I was thinking of trying to use some hard-tension classical guitar strings, if not extra-hard, and trying to get at least three semitones lower without losing too much tension that it sounds bad. Does this sound like a hiding to nothing? (I can't believe how many times I've used that phrase today on massively different online discussion boards...)

I tune my guitar to open C, and my baritone ukes a semitone lower than normal, and like how detuning can warm up a not so expensive instrument. I suppose I could also try my experiment on my all-mahogany tenor but I like the smaller sound of the Concert better for a reentrant tuning with no wound strings.

'Been there, done that'?

Presumably I can get two sets of Concert Uke strings out of four nylon guitar strings too...

Thanks.
 
I bought some cheap guitar strings & tried them on my tenor & a long neck soprano, the tenor worked well, the concert scale was 'usable'. :)
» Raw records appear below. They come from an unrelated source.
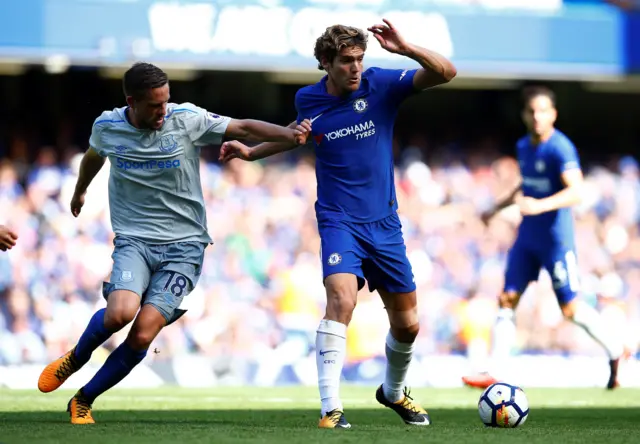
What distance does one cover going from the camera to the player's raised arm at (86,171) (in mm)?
7371

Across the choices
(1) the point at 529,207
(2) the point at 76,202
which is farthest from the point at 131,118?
(1) the point at 529,207

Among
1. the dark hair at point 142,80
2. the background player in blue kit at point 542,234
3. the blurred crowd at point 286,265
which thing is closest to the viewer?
the dark hair at point 142,80

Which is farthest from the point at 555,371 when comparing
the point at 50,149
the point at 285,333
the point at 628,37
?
the point at 50,149

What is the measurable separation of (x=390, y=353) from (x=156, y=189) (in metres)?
1.82

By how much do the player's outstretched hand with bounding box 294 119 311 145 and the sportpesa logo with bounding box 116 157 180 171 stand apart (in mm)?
828

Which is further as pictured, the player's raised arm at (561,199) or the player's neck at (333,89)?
the player's raised arm at (561,199)

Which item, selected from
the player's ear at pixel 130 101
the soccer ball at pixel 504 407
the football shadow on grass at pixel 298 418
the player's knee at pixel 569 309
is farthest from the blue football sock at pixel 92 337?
the player's knee at pixel 569 309

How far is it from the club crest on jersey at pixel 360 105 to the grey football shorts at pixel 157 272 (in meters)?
1.33

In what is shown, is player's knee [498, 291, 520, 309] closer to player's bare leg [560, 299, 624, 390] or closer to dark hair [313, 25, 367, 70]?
player's bare leg [560, 299, 624, 390]

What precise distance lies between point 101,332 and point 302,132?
5.60ft

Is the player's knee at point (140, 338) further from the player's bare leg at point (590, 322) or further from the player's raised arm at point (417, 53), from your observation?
the player's bare leg at point (590, 322)

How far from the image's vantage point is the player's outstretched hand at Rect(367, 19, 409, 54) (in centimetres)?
684

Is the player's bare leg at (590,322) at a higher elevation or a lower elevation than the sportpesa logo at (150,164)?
lower

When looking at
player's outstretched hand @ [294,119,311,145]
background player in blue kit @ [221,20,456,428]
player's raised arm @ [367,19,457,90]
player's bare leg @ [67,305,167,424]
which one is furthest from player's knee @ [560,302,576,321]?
player's bare leg @ [67,305,167,424]
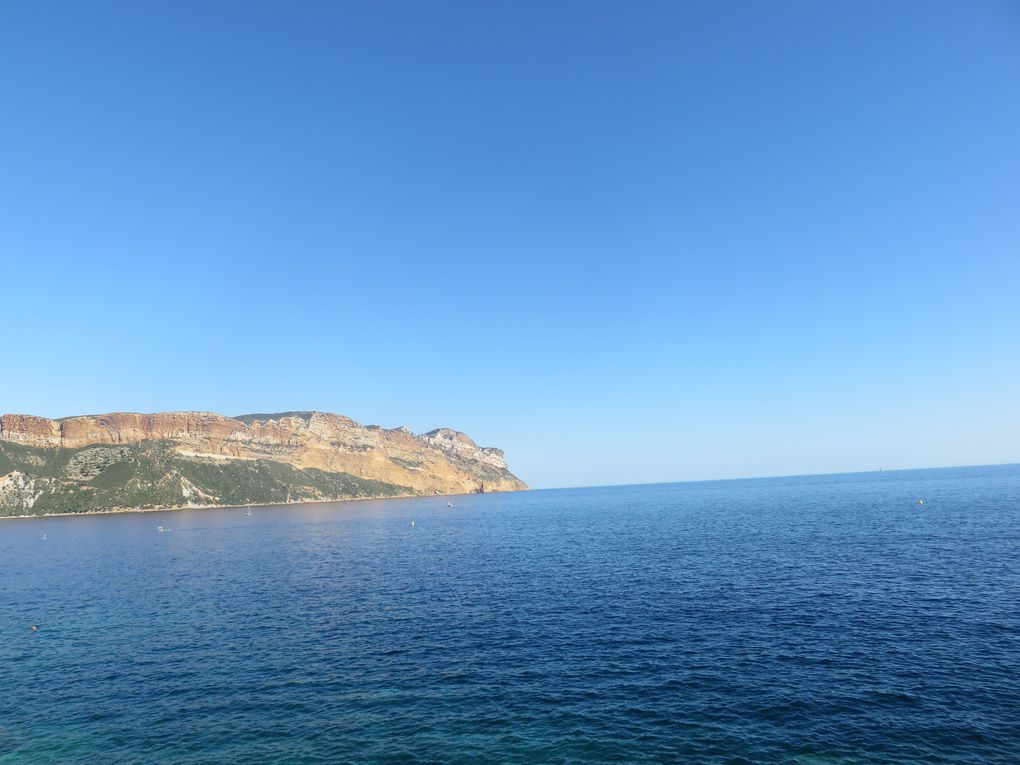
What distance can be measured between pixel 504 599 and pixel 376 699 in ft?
113

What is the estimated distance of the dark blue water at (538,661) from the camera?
37656 millimetres

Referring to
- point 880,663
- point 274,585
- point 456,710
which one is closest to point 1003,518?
point 880,663

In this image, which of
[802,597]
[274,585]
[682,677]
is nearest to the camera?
[682,677]

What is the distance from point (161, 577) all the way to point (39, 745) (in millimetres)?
74115

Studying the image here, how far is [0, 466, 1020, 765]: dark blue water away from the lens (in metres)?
37.7

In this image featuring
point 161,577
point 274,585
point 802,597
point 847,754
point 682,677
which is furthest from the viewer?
point 161,577

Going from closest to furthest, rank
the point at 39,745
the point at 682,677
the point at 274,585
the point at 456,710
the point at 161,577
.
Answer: the point at 39,745, the point at 456,710, the point at 682,677, the point at 274,585, the point at 161,577

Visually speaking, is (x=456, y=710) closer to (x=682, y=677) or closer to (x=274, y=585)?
(x=682, y=677)

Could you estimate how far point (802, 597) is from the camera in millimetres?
70438

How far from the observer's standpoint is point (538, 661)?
2044 inches

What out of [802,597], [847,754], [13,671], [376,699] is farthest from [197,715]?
[802,597]

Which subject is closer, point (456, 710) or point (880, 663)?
point (456, 710)

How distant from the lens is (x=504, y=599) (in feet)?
255

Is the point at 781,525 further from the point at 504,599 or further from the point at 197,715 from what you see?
the point at 197,715
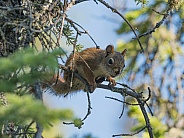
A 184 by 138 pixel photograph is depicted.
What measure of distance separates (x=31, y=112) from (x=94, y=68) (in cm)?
236

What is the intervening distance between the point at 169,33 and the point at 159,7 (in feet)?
0.83

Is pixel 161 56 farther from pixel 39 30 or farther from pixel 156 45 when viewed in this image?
pixel 39 30

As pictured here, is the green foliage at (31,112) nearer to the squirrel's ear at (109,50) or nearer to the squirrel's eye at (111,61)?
the squirrel's eye at (111,61)

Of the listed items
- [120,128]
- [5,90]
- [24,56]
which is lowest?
[120,128]

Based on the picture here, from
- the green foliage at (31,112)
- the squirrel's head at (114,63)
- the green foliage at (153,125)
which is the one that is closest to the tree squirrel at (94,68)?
the squirrel's head at (114,63)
I presently have my long neck concert scale tuned to D G B E, (using tenor low G strings).
 
You can definitely get 2 semitones (Bb) lower with Southcoast HMU-NW or LHU-NW. 3 semitones (A) is "not recommended" but you could try it with the LHU set and if it didn't work, wind on up to Bb
 
Isn't a concert's body too small to do a good job of resonating the low notes in open chords when tuned b-flat -- especially if tuned linear (low f)?
It depends. I have a long neck soprano tuned with a low g that sounds just fine. Low F on concert is probably doable. My suggestions were for reentrant which I am sure is feasible.